Sabato 24 aprile la Triennale di Milano inaugura con la cerimonia dell'apertura della botte di sakè, chiamata Kagamiwari, la mostra L'Estetica del sapore - un'arte giapponese. Fino al 2 maggio, nell'Impluvium sarà possibile vedere da vicino la ricerca e la tensione a livello formale espressa dai giapponesi. Il concetto di bello, buono e profumato, vengono a coincidere o quantomeno si rendono palesi l'uno in funzione dell'altro.

Un completo ribaltamento della prospettiva che riguarda la nostra cultura tra i fornelli. In Giappone il cuoco rispetta fedelmente precise regole, evitando in ogni modo di improvvisare.
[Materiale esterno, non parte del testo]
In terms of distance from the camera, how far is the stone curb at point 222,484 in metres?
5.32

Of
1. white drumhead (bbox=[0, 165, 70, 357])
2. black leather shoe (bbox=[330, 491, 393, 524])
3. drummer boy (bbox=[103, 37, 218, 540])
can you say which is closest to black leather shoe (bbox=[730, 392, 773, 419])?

La creatività è permessa, ma incanalata entro una rigida disciplina. Alla Triennale, esplorando le 12 sezioni della mostra, accompagnate dalle fotografie di Shunji Okura e l'allestimento dei pezzi di design da cucina realizzato da Taro Ashihara, potrete rendervene conto. La mostra è organizzata in collaborazione con ItaliaGiappone.